■ **LISTA DE TAREFAS**
[A] Reescreva o trecho dado desde "Depois nos enxugamos." até "a qualquer coisa.", substituindo "terraço" por "quintal".
[B] Passe para o inglês esta frase do trecho dado: "Ele era bonito e era meu."
[C] Dê continuidade ao trecho dado, começando logo após a sua última frase.

== TRECHO DADO

3.5.11

cuida bem de mim

é uma dessas músicas que brotam na nossa cabeça e ficam rodando o dia inteiro, mas a gente nunca sabe direito de quem é, nem como é que canta. Ele tinha voltado bêbado e eu fiquei muito bravo. Levei pro chuveiro, fiz tirar a roupa, ele tombava, mas ficou de pé e começou a se lavar. Eu fui, peguei uma toalha, depois voltei e fiquei com ele, meio envergonhado, mas do que teria vergonha? Ele era bonito e era meu. Já não tinha nada de meu. Eu olhava para o pinto dele com saudades, mas só a lembrança do desejo. Não tinha mais amor ali. No dia seguinte a gente transou pela última vez, na banheira, e não teve amor nenhum. Mas existia tanto, tanto, tanto amor - que até poderia não existir. Entende? Acho que, se eu fosse cristão, usaria esse argumento pra provar que Deus existe.

Depois nos enxugamos. Eu fui para o terraço e transei com outro cara. É o que eu faço. Minha mãe diria que eu não me dou ao respeito. Pode ser, mas acho que não. Eu me dou a qualquer coisa.

O amor parecia aquela história do membro amputado. Que não está mais ali, mas você sente a fisgada. Não tem mais braço, mas sente a coceira na ponta do dedo. O nosso corpo é incomunicável. Às vezes eu fico imaginando desastres, tenho uma imaginação muito trágica. Tumores, doenças, atropelos, várias mortes por dia. E sempre que ouço falar de alguma coisa, pronto, encasqueto que tenho essa coisa. De saúde e tal. Cisticercos, linfomas, aneurismas. Não é nisso que quero pensar.

====
== DADOS APRESENTADOS

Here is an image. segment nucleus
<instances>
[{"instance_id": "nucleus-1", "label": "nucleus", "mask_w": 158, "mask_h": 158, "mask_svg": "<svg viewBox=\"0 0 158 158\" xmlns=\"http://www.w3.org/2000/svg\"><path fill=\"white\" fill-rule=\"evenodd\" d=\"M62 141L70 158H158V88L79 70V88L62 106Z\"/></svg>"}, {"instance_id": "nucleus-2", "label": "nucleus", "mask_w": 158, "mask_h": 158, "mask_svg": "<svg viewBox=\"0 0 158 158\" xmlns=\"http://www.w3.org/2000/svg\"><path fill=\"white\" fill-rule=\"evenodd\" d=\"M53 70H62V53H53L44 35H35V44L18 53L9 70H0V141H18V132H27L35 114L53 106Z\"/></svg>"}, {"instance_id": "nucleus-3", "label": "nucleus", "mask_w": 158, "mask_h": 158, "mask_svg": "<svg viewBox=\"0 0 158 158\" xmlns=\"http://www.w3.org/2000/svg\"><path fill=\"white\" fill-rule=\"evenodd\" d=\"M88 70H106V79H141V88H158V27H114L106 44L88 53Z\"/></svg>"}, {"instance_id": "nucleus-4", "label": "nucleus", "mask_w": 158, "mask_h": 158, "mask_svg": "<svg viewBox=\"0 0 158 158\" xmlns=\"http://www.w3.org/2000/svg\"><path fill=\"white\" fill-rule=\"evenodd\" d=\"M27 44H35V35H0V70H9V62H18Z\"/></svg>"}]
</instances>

====

■ **RESPOSTAS**
[A]
Depois nos enxugamos. Eu fui para o quintal e transei com outro cara. É o que eu faço. Minha mãe diria que eu não me dou ao respeito. Pode ser, mas acho que não. Eu me dou a qualquer coisa.

[B] He was handsome and he was mine.

[C]
Ele tomou três garrafas de vinho sozinho e se perdeu na cidade estrangeira. De madrugada, ressaca braba, eu lhe dei uma coca-cola, que a mim sempre cura. Ele teve nojo, mas tomou. A coca-cola foi inventada por um farmacêutico, acho que é essa a história. E é uma bebida letal. Clarice Lispector gostava muito, parece. Eu bebo, porque gosto e essa vida não vale uma birosca. No dia seguinte ele me falava admirado de como nunca tinha imaginado que beber coca-cola faria tão bem e disse "agora eu penso na coca-cola e, não sei, me parece uma coisa Boa". Enfim, esta é uma história qualquer, também não vale uma birosca. Tomei menos coca-cola desde então. E mais cerveja. Não queria esquecer ele, de jeito nenhum, longe disso. Mas hoje, se me derem três garrafas de vinho e me largarem em outro país, é capaz que eu saia andando até não saber onde estou.